(Spatial question entries)
..........
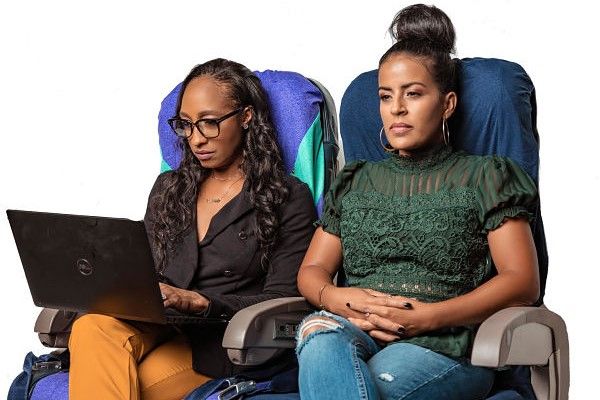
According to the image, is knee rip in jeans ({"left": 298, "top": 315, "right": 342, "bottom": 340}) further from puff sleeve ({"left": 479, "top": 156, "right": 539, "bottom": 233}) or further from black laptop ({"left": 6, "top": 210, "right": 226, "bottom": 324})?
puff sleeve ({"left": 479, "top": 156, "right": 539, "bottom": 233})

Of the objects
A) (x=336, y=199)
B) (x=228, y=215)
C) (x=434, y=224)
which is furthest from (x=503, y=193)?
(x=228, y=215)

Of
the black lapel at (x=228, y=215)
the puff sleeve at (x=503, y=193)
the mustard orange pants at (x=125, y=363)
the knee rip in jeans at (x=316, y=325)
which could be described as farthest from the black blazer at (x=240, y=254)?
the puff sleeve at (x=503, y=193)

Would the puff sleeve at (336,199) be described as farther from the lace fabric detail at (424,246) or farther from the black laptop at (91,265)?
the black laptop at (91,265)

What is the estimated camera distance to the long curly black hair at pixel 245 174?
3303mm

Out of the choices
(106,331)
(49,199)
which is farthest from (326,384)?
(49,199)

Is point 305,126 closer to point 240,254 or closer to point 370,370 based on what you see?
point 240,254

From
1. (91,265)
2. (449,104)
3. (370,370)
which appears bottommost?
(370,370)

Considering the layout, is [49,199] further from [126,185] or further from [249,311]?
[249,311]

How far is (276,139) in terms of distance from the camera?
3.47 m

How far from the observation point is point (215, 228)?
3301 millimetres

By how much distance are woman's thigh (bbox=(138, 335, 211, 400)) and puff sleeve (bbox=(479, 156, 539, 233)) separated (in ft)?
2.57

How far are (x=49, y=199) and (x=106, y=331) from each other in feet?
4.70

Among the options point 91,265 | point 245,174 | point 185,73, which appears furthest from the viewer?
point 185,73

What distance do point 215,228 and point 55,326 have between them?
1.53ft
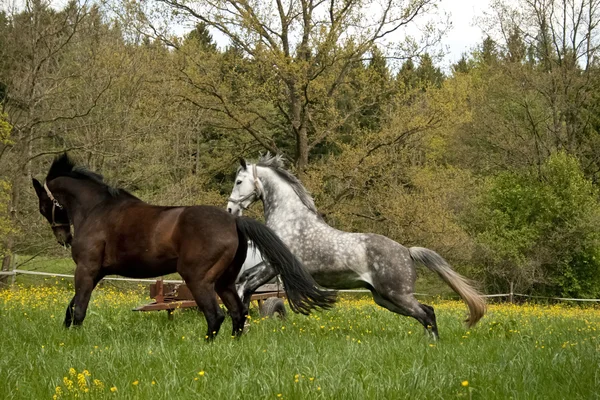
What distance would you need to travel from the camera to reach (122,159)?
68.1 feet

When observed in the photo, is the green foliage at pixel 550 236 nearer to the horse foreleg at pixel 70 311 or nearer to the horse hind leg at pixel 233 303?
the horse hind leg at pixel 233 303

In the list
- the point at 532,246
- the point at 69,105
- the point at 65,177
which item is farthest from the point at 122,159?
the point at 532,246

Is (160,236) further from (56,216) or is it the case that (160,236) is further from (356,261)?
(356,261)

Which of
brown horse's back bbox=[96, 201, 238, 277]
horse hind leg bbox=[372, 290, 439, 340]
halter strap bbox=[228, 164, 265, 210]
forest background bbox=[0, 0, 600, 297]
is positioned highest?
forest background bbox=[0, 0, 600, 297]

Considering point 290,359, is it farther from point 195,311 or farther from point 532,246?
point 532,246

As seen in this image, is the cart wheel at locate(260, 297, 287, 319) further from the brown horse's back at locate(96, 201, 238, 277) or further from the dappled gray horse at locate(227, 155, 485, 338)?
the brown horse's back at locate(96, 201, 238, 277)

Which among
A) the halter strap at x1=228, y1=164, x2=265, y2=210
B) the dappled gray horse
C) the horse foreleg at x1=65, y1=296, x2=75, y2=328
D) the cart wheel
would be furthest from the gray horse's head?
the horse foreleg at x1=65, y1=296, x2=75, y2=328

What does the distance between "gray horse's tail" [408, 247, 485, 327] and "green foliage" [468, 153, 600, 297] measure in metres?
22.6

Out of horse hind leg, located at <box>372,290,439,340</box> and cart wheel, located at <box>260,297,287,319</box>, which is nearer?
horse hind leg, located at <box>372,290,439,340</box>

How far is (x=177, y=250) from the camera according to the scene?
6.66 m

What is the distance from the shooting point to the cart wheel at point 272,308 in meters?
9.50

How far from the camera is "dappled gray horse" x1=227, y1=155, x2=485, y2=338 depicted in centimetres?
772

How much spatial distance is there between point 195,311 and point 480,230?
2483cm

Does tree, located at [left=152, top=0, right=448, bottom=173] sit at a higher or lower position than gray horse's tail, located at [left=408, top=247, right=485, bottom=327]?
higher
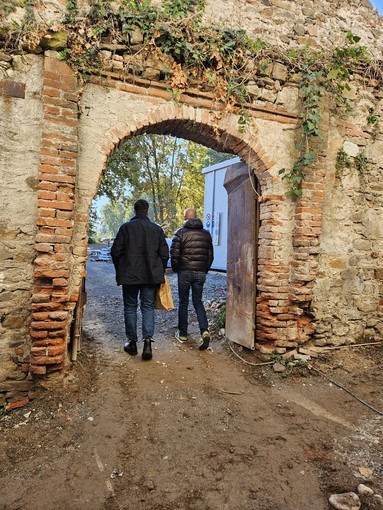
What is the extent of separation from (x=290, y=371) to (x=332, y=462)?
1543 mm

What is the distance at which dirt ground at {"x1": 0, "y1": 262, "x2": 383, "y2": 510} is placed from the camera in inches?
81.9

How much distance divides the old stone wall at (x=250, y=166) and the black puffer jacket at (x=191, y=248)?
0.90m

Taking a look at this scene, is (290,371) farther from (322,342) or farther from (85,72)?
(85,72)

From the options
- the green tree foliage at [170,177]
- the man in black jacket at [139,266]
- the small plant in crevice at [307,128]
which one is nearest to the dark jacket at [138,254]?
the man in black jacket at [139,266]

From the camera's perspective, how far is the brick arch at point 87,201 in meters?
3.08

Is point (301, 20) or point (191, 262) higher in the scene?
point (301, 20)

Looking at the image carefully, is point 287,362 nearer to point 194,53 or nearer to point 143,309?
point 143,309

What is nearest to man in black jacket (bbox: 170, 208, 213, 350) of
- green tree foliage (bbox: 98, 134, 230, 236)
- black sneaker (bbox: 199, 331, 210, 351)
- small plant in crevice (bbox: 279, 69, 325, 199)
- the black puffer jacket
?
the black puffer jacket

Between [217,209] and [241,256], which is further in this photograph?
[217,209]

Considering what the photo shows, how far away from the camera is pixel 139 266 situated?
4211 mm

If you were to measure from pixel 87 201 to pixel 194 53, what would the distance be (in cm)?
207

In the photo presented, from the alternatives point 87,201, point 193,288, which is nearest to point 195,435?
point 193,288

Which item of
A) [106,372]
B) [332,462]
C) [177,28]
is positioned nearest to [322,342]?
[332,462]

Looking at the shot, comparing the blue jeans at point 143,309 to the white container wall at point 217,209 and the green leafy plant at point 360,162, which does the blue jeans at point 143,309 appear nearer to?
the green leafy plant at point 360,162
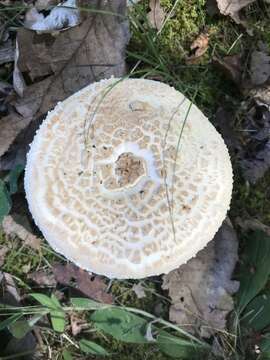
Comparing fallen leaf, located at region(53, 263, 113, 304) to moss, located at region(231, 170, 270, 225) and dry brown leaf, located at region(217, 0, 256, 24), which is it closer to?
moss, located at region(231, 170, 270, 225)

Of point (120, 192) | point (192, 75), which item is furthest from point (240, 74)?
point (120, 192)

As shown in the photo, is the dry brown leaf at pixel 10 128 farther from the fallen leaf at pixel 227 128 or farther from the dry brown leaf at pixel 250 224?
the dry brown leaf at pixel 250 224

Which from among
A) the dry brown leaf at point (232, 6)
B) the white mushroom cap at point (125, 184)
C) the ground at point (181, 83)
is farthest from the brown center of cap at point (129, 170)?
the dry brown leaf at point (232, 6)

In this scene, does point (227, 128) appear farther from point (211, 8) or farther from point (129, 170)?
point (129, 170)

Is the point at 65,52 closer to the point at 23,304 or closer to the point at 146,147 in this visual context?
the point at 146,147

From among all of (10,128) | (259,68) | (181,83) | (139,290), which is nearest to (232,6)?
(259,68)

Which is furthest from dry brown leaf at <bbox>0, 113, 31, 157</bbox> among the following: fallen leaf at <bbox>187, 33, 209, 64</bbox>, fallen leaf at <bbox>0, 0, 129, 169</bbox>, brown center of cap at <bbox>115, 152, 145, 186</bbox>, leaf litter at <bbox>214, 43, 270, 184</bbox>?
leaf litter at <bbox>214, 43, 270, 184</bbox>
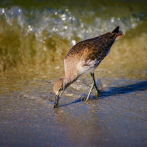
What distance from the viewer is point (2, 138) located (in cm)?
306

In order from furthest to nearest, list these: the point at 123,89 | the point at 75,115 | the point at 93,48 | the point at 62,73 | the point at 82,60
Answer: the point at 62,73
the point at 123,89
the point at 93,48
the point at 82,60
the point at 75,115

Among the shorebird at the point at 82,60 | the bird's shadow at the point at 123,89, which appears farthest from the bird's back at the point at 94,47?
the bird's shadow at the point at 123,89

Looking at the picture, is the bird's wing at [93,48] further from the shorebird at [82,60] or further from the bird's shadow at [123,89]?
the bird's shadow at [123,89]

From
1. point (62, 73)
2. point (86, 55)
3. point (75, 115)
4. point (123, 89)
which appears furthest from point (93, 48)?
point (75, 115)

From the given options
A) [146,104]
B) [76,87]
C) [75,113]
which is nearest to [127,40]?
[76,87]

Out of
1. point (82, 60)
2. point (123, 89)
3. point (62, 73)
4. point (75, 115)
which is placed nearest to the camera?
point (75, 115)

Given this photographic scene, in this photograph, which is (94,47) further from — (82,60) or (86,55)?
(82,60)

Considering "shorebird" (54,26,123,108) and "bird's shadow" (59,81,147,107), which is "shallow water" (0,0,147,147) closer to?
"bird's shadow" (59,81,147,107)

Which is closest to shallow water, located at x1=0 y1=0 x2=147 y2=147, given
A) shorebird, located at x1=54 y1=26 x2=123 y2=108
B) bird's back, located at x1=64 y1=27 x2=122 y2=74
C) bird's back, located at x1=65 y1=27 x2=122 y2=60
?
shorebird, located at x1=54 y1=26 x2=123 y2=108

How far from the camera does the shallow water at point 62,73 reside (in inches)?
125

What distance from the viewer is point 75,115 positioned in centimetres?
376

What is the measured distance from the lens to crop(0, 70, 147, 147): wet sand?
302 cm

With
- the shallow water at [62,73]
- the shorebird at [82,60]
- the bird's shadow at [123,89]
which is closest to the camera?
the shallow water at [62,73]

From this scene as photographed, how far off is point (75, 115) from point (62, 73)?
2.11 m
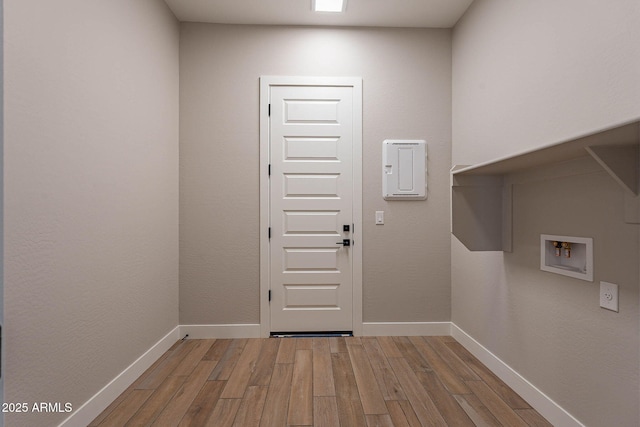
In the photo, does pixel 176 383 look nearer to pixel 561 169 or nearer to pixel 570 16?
..........
■ WHAT TO DO: Output the line containing "From the given options" and each line after it, through the end of the material, exactly as given. No pictures belong in the output.

■ RESPONSE BELOW:
From the given options
A) [146,104]
B) [76,87]
C) [75,113]
which is nearest to [127,40]?
[76,87]

Out of
1. point (82, 60)
2. point (123, 89)
3. point (62, 73)
4. point (75, 115)
which is placed nearest to the camera?
point (75, 115)

Given this photographic scene, in this photograph, which is (94,47) further from — (82,60) or (86,55)?
(82,60)

Considering "shorebird" (54,26,123,108) and "bird's shadow" (59,81,147,107), which is "shallow water" (0,0,147,147) closer to?
"bird's shadow" (59,81,147,107)

Which is closest to shallow water, located at x1=0 y1=0 x2=147 y2=147, given
A) shorebird, located at x1=54 y1=26 x2=123 y2=108
B) bird's back, located at x1=64 y1=27 x2=122 y2=74
C) bird's back, located at x1=65 y1=27 x2=122 y2=60
?
shorebird, located at x1=54 y1=26 x2=123 y2=108

How far from the camera does the shallow water at point 62,73 reside (in inches)?
125

What distance from the viewer is point 75,115 positioned in centimetres?
376

What is the measured distance from the lens to crop(0, 70, 147, 147): wet sand?
302 cm

With
- the shallow water at [62,73]
- the shorebird at [82,60]
- the bird's shadow at [123,89]
which is closest to the camera?
the shallow water at [62,73]

From this scene as photographed, how far off is point (75, 115) from point (62, 73)?
2.11 m
In the photo, does pixel 176 383 look nearer to pixel 561 169 or nearer to pixel 570 16?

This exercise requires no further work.